### Selected text
= Star Wars: Jedi Apprentice =

Novel series

Star Wars: Jedi Apprentice is a series of Star Wars young reader novels, published between 1999 and 2002. The series was primarily written by Jude Watson, although the first book was written by Dave Wolverton. The books follow the adventures of young Jedi Obi-Wan Kenobi and his Master, Qui-Gon Jinn, before the events of Star Wars: Episode I – The Phantom Menace. The series is primarily targeted at children aged 9 through 12, though due to the books' writing style and serial plot development, the novels have also found an audience among older readers.

### Entries supplied
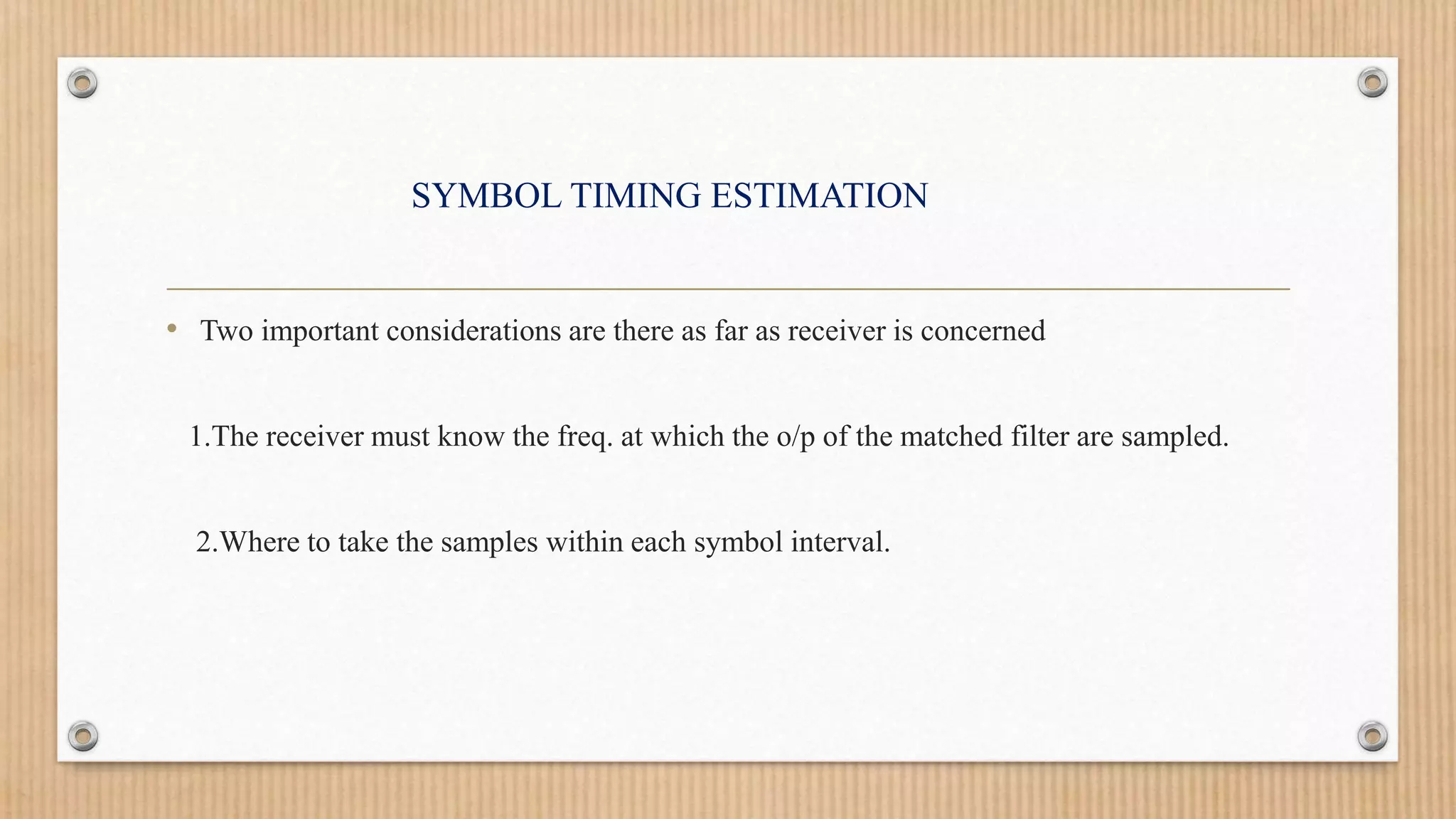 SYMBOL TIMING ESTIMATION

• Two important considerations are there as far as receiver is concerned

1.The receiver must know the freq. at which the o/p of the matched filter are sampled.

2.Where to take the samples within each symbol interval.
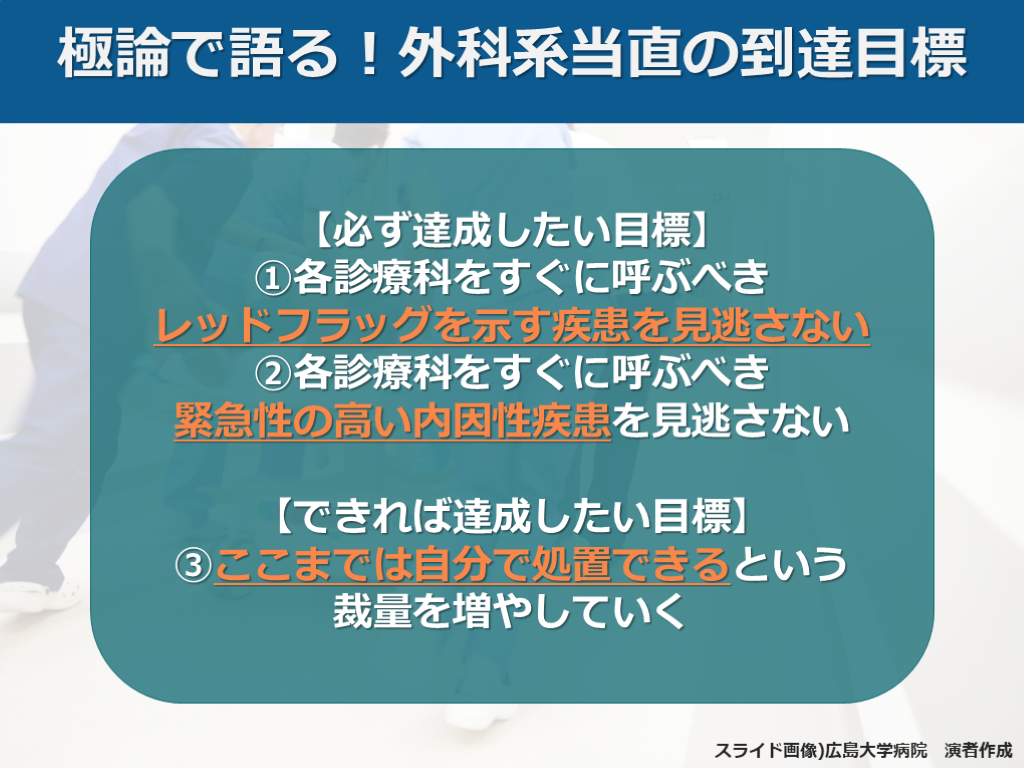 極論で語る！外科系当直の到達目標

【必ず達成したい目標】
①各診療科をすぐに呼ぶべき
レッドフラッグを示す疾患を見逃さない
②各診療科をすぐに呼ぶべき
緊急性の高い内因性疾患を見逃さない

【できれば達成したい目標】
③ここまでは自分で処置できるという
裁量を増やしていく

スライド画像)広島大学病院　演者作成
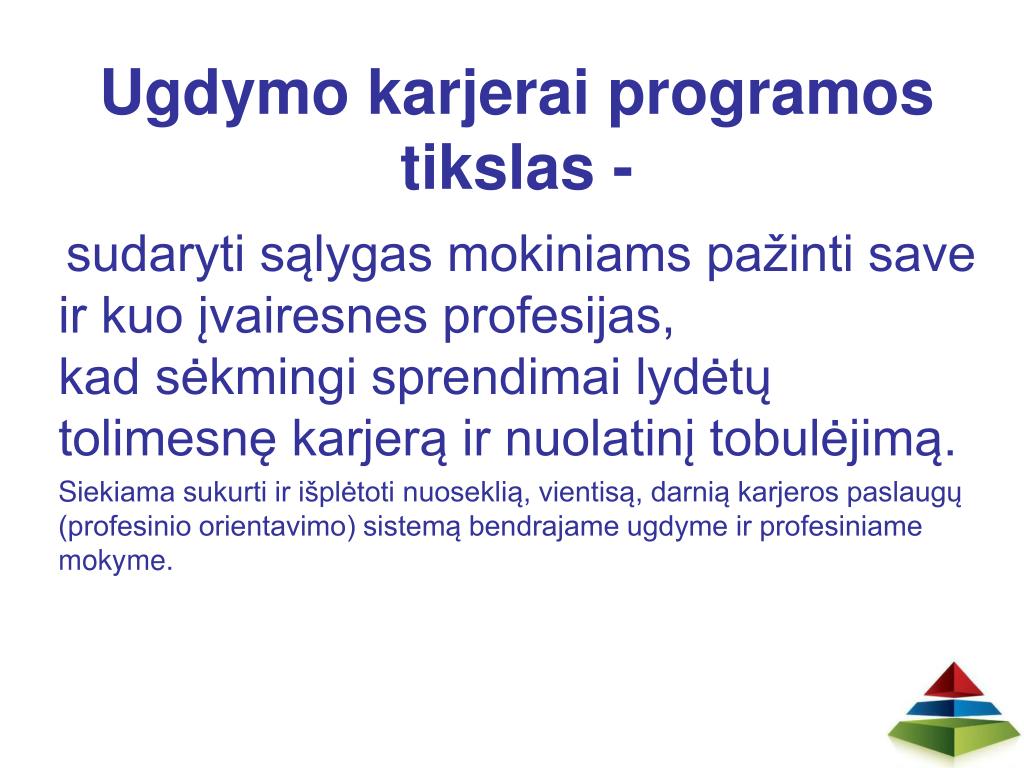 Ugdymo karjerai programos tikslas -

sudaryti sąlygas mokiniams pažinti save ir kuo įvairesnes profesijas,
kad sėkmingi sprendimai lydėtų tolimesnę karjerą ir nuolatinį tobulėjimą.

Siekiama sukurti ir išplėtoti nuoseklią, vientisą, darnią karjeros paslaugų (profesinio orientavimo) sistemą bendrajame ugdyme ir profesiniame mokyme.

### Task requirements
1. In the text about the Jedi Apprentice novels, who wrote the first book in the series?
2. Please retype the passage from the Jedi Apprentice text starting with "Star Wars: Jedi Apprentice is" and going on through "among older readers.".
3. Write what comes next in the text on the Star Wars: Jedi Apprentice novel series, picking up after its last sentence.

### Responses
1. Dave Wolverton

2.
Star Wars: Jedi Apprentice is a series of Star Wars young reader novels, published between 1999 and 2002. The series was primarily written by Jude Watson, although the first book was written by Dave Wolverton. The books follow the adventures of young Jedi Obi-Wan Kenobi and his Master, Qui-Gon Jinn, before the events of Star Wars: Episode I – The Phantom Menace. The series is primarily targeted at children aged 9 through 12, though due to the books' writing style and serial plot development, the novels have also found an audience among older readers.

3.
==Series summary==

===Early days===
Obi-Wan Kenobi must become an apprentice by his thirteenth birthday. Unfortunately, Qui-Gon Jinn, a Jedi Master without an apprentice, finds the boy to be aggressive and unpredictable, as shown in Obi-Wan's sparring match with fellow Jedi student Bruck Chun. Consequently, Obi-Wan is forced to use his Jedi powers as a special farmer on the world of Bandomeer. Coincidentally, Qui-Gon is also going to Bandomeer. On the way to Bandomeer, Obi-Wan and Qui-Gon join together to stop the abuse of Offworld Corporation, which wishes to control Bandomeer's resources for itself. At Bandomeer, Qui-Gon learns that his former apprentice, Xanatos, is the leader of Offworld. Although the small Offworld faction on Bandomeer is quickly put into check, Xanatos manages to escape the planet.

Because of the Offworld Corporation incidents, Qui-Gon decides to take Obi-Wan as his apprentice. On the planets of Phindar and Gala, the two are tested by a corrupt ruler named Prince Beju and a crime organization known as The Syndicat. These problems are eventually solved by the two Jedi, whose relationship continues to strengthen.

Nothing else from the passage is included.